### Raw data:
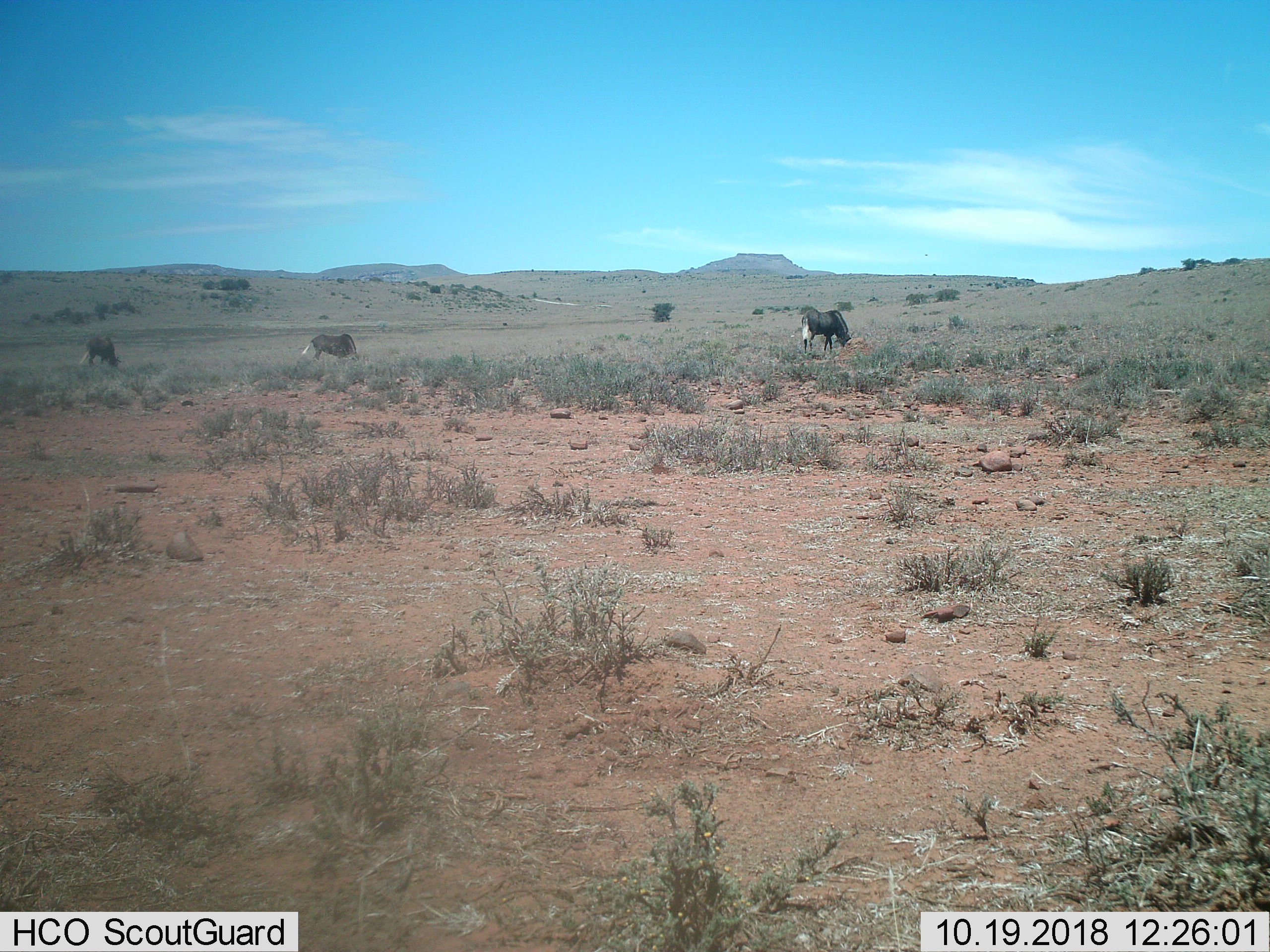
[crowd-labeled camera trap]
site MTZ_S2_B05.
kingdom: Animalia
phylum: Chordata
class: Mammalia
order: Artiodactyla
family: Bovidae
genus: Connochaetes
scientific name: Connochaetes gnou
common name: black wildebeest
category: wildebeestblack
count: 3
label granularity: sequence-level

### Exercise brief:
Copy each line of the records above without change, but do not include any picture.

### Response area:
[crowd-labeled camera trap]
site MTZ_S2_B05.
kingdom: Animalia
phylum: Chordata
class: Mammalia
order: Artiodactyla
family: Bovidae
genus: Connochaetes
scientific name: Connochaetes gnou
common name: black wildebeest
category: wildebeestblack
count: 3
label granularity: sequence-level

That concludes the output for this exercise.